More AWS things I learned the hard way: S3 best practices and VPCs
To make a long, mostly whiny story short, as part of my current role, I’ve been doing a lot of fighting with AWS to help support my team.
Some of the things I’ve learned along the way are probably not obvious if you, like me, are relying mostly on AWS docs and other people’s advice, so I thought I’d collect some of them here.
Best practices for storing big data on S3
___Think about your bucket structure
One of the things I ran into in my previous role was how hard it can be to find a specific file in s3 if your file naming isn’t set up to make this easy.
Although S3 is not a real filesystem, you can almost treat it like one, but it can take a little bit of finagling to write your code to help with this issue.
So I recommend against, for example, putting dates in your filenames, like so:
Don’t do this: s3://mybucket/2018-12-02_server-1_file-1.csv
Why not?
Here’s the scenario: let’s say you’re looking for a specific file from server 13 on Nov 12th. But you can’t grep for it because the file naming conventions changed at some point and nobody’s sure what the structure was at this particular point in time.
In order to make sure it exists, find out how big it is, and copy it to your machine, you now have to list your entire bucket.
This is going to take a while. Like, probably minutes if your data has been accumulating for a few years, especially if you have a lot of files.
In fact, the list might be so long that you won’t be able to scroll through it all, you might have to write it out to a file and then search through that.
I say this from experience, having worked with legacy log files that were stored this way.
___Coalesce
I recommend against using whatever the default output is, if you’re writing out from a cluster, for example, with something like spark.
Most cluster systems will by default write out 1 file per partition or node, which means you end up with a gazillion tiny files of different sizes and it rarely makes sense for any downstream usage.
Instead, I recommend grouping, coalescing, and compressing your files.
___Add slashes into your filenames.
This (artifically) groups your files by year, month, and day.
Then you can coalesce them down into, say, 1 file per day or per hour (depending on how much data you have).
I recommend a structure more like this: s3://mybucket/2018/12/02/platform_name/file-1.gz
Now, when you list your bucket, you can easily jump to the date and platform you want, and download a minimum number of files that meet your criteria.
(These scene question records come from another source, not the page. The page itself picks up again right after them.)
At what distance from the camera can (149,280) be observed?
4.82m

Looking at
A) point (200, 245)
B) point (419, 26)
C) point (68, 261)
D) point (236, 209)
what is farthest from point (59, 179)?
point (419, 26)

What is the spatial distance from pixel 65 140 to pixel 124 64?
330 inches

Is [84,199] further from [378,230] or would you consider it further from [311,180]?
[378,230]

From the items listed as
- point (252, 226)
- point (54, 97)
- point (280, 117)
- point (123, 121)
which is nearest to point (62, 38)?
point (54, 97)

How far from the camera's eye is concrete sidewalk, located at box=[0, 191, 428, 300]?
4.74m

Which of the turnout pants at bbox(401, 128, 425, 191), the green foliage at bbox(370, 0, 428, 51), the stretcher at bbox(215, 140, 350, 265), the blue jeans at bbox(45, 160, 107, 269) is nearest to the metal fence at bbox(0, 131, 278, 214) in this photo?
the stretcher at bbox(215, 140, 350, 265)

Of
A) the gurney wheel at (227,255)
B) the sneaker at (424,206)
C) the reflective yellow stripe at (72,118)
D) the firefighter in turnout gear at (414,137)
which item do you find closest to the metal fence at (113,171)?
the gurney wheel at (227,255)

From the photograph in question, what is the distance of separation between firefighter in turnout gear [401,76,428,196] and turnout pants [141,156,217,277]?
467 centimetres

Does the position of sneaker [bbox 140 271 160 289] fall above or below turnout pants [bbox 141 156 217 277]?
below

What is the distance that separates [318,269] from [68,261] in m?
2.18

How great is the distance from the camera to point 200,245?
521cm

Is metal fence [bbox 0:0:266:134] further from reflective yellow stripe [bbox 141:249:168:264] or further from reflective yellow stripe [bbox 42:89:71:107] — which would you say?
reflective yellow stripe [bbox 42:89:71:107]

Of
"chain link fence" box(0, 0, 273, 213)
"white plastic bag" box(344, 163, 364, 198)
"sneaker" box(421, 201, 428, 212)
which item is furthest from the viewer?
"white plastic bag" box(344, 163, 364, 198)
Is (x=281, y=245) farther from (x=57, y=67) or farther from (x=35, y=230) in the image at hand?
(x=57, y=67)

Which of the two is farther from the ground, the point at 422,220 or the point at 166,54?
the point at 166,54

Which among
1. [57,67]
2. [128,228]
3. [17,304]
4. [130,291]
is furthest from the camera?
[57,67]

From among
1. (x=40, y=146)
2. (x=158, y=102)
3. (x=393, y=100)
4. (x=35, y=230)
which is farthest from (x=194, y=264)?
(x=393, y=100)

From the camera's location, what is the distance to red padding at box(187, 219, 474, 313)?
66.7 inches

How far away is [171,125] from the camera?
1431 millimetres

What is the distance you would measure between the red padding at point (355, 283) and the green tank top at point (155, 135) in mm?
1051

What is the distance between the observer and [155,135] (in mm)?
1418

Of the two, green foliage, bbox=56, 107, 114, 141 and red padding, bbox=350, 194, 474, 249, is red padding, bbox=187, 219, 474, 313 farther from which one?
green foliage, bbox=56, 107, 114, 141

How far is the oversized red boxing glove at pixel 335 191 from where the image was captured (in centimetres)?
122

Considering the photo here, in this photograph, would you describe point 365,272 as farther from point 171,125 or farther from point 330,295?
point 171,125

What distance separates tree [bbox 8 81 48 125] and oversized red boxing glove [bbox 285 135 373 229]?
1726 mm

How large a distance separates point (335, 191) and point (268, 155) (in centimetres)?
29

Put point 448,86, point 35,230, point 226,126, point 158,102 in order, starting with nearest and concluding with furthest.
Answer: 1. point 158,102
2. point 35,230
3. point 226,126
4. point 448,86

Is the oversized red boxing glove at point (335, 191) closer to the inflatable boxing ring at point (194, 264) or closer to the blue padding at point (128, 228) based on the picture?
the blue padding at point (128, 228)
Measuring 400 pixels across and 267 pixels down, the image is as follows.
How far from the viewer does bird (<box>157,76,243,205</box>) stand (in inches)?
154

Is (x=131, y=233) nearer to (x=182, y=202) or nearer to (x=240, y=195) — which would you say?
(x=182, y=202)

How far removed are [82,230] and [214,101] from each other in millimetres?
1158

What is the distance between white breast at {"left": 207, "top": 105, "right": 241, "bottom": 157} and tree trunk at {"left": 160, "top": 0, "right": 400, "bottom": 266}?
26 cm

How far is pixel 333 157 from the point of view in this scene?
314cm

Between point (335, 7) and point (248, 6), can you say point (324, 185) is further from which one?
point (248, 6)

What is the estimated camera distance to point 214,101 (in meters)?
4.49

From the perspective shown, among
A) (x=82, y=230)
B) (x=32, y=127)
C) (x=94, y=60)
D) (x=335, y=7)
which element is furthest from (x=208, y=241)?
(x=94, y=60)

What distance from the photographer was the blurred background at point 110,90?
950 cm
___Think about your bucket policies and locations
Although new S3 buckets are now global, up until very recently they were restricted to certain regions for a variety of reasons - availability, price, and latency are the main ones.
So if you’re working with legacy buckets, remember that some AWS services will still restrict access if you don’t pass the correct region to go with the bucket (ask me how I know this after spending a couple of days tracking down an AccessDenied error from EC2…).
Until recently, setting up strict bucket policies was sort of optional, but thanks to another recent change in security measures, now you’ll have to set explicit policies or you’re going to find yourself locked out of your own buckets.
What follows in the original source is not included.